I think you have to be able to quickly get a sense of your surroundings, your parameters and then give yourself the permission to be free within that. Sometimes I think fully sighted people don’t see the parameters and therefore get lost, and they don’t stay focused. There’s something about how we learn from each other with our different sensory impairments; every person with their own impairment has a perspective of seeing the world, of entering theatre – it is a fascinating process.
Read more from my interview with Jenny and how the Graeae Theatre is promoting inclusion in the theatrical arts in Issue 2 of STRiVE.
Written by Robert Wood
About Robert
Photo of Robert WoodRobert is 20 years old and after spending the first five years of his life in Kent, he moved to the island of Borneo where he lived for 14 years. In Brunei, Robert attended an international school and was the youngest lead role in a school play, at the age of 6. Performing Arts has remained his passion to this day. When he lost his sight due to a hypothalamic brain tumour, Robert had to develop his own methods in order to pursue his passion for acting, writing and singing. Working with directors, he was able to play parts that were adjusted to fit his visual needs.

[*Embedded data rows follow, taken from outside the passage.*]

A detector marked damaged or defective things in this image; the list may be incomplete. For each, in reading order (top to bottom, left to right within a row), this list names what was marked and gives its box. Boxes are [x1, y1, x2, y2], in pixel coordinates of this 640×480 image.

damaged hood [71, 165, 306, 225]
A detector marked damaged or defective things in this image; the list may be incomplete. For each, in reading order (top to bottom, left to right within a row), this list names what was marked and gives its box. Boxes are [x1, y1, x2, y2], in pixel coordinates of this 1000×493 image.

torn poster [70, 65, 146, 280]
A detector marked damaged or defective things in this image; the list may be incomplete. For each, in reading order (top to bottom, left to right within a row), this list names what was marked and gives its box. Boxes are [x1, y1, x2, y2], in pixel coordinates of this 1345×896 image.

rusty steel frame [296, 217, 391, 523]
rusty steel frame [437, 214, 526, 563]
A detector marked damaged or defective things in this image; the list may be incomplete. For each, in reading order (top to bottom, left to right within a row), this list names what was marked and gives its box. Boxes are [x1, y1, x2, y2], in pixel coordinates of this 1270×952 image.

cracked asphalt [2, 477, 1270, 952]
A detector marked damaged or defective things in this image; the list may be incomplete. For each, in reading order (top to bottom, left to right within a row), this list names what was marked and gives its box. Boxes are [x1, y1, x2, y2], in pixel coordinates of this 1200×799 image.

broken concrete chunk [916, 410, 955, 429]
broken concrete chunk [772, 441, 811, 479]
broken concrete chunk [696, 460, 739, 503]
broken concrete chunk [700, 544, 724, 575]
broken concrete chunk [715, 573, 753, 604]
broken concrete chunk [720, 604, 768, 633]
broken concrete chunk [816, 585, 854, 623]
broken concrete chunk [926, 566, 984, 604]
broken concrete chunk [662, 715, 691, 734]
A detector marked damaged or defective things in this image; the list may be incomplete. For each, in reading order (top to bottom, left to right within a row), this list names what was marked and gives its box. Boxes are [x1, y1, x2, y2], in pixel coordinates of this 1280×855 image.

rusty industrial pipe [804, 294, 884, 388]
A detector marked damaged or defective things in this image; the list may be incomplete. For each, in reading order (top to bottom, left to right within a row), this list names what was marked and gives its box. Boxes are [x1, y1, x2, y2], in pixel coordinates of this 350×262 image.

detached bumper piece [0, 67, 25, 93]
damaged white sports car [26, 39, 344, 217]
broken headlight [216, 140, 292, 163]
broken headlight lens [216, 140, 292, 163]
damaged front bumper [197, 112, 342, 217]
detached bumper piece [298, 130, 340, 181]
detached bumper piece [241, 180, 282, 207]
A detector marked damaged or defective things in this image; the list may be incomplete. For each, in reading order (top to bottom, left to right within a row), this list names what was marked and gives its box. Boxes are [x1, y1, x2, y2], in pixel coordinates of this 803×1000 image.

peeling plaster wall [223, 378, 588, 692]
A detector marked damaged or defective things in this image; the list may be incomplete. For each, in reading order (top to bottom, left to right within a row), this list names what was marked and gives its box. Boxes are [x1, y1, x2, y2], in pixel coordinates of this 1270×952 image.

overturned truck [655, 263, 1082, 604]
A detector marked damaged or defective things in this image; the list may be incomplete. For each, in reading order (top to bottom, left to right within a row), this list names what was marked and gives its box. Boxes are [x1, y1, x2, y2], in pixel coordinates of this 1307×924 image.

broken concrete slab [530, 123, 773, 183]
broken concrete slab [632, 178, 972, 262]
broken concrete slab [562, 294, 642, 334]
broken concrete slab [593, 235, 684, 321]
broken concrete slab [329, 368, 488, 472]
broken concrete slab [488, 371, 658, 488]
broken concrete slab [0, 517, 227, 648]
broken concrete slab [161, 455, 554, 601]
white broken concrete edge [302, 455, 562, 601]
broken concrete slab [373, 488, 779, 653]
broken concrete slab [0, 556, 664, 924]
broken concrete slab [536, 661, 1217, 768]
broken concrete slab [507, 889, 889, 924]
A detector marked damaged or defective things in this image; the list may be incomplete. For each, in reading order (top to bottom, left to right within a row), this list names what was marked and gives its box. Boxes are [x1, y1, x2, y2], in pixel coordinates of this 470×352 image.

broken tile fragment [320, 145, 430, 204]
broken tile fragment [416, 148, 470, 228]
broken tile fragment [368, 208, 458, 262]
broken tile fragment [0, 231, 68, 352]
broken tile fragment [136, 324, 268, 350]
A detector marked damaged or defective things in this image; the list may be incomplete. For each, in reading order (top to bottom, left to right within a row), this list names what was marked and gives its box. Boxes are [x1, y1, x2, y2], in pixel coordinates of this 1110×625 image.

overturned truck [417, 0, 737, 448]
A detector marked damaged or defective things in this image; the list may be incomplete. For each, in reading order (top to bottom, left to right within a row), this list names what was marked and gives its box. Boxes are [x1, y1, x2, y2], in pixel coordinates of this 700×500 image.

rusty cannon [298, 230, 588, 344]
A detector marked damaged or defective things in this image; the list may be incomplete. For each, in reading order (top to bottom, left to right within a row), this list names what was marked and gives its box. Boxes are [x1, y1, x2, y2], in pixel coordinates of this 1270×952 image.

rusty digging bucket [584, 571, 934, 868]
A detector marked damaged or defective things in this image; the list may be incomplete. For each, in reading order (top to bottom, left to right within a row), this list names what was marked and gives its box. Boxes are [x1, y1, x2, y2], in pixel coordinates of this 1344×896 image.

Subsequently, Robert trained to run acting workshops for visually impaired actors and those with additional needs. This resulted in a great deal of self growth as he had to be flexible and adapt the way that he taught in order to engage the VI students and successfully enable them to overcome any feelings of inadequacy, and build their self-esteem and technical skills.
As a VICTA Young Ambassador, Robert intends to research and publicise accessible opportunities for young VI people. His aim is for everyone to be supported to achieve their full potential and ensure that no one is side-lined due to impairments; for the world to embrace young VI people and optimise their opportunities to smile and to shine.